HAMBURG taz | Die Polizeigewerkschaft nennt den Vorfall einen
Offenbarungseid für die Jugendhilfe, die Sozialbehörde spricht von
Wahlkampfgerassel auf dem Rücken des Kinder- und Jugendnotdienstes (KJND):
Am vergangenen Sonntag hat die Polizei in Eimsbüttel gegen drei Uhr in der
Früh einen minderjährigen unbegleiteten Flüchtling bei dem Versuch
aufgegriffen, ein Auto aufzubrechen. Sie nahmen Jusuf mit auf die Wache.
Dort blieb er bis zum Abend, statt in die Obhut des KJND übergeben zu
werden.
„Die Mitarbeiter des KJND wollten den Jungen nicht abholen“, sagt Joachim
Lenders, Landesvorsitzender der Deutschen Polizeigewerkschaft (DPolG).

--- Aufgabe A ---
Warum blieb Jusuf laut dem Bericht über den Vorfall in Eimsbüttel bis zum Abend auf der Wache, statt in die Obhut des KJND zu kommen? Antworten Sie in ein bis drei Sätzen.
--- Aufgabe B ---
Setzen Sie den Bericht über den Vorfall in Eimsbüttel im Anschluss an die Aussage von Joachim Lenders fort.

--- Bereitgestelltes Material ---
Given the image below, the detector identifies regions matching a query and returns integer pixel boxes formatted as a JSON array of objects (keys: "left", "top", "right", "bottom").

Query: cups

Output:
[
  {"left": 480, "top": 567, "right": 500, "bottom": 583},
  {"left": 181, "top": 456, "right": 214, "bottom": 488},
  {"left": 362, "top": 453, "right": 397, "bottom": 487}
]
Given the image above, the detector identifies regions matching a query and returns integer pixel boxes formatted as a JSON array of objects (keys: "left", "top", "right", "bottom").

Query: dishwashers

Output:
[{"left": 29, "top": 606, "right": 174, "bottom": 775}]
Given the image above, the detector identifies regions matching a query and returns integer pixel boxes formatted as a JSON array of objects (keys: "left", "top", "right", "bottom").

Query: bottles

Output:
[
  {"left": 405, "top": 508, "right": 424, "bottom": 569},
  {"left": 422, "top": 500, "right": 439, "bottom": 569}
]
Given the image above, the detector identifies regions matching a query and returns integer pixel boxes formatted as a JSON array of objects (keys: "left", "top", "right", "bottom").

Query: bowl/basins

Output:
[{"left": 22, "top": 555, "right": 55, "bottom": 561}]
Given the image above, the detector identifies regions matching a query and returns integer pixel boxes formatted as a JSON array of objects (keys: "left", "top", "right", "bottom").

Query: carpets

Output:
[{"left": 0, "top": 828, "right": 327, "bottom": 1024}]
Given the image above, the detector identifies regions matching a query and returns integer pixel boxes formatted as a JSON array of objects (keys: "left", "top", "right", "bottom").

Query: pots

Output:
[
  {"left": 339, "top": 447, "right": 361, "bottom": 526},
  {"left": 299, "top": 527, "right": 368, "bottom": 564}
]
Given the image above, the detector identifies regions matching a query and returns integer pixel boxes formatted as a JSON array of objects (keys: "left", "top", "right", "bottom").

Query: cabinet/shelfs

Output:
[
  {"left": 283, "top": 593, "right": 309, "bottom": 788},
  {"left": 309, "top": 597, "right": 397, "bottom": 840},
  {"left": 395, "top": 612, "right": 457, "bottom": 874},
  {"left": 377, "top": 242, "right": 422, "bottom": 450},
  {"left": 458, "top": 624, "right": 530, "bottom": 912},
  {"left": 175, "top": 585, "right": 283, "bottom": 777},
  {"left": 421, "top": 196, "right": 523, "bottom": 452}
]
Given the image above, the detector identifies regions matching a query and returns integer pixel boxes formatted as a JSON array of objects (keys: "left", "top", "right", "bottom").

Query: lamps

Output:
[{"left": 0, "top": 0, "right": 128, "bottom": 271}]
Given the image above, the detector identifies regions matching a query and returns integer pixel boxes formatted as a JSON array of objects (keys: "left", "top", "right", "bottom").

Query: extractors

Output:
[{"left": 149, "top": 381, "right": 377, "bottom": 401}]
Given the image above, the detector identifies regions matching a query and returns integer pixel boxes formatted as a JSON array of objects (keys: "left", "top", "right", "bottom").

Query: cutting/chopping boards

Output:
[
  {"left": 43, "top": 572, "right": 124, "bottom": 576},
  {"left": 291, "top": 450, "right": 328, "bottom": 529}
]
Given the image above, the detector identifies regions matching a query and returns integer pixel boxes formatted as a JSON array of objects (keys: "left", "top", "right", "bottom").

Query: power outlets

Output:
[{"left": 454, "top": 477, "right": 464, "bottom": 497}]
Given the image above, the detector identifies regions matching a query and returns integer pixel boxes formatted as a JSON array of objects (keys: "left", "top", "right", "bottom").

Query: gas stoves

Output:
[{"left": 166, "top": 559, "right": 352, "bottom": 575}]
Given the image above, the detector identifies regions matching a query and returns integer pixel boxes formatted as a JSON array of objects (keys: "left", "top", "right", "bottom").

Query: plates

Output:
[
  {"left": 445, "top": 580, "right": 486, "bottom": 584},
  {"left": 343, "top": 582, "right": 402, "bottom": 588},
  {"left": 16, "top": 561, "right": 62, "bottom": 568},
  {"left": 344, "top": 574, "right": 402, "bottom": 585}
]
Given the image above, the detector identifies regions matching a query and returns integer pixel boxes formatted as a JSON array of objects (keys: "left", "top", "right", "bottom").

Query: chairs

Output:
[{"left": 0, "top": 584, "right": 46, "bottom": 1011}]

--- Antwort A ---
Nach Aussage von Joachim Lenders, dem Landesvorsitzenden der Deutschen Polizeigewerkschaft (DPolG), wollten die Mitarbeiter des KJND den Jungen nicht abholen. Deshalb blieb er bis zum Abend auf der Wache.

--- Antwort B ---
Jusuf ist nach eigenen Angaben Marokkaner und kam als junger unbegleiteter
Flüchtling über Spanien nach Hamburg. Er gab bei seiner Einreise an, elf
Jahre alt zu sein, der Kinder- und Jugendnotdienst (KJND) schätzte ihn auf
zwölf und laut Sozialbehörde ließe sich aus seiner Lebensgeschichte auch
ableiten, dass er wohl eher 14 Jahre alt sei. Seit Januar ist der Junge in
der Aufnahmeeinrichtung Feuerbergstraße untergebracht, wohin er am Sonntag
wieder sollte.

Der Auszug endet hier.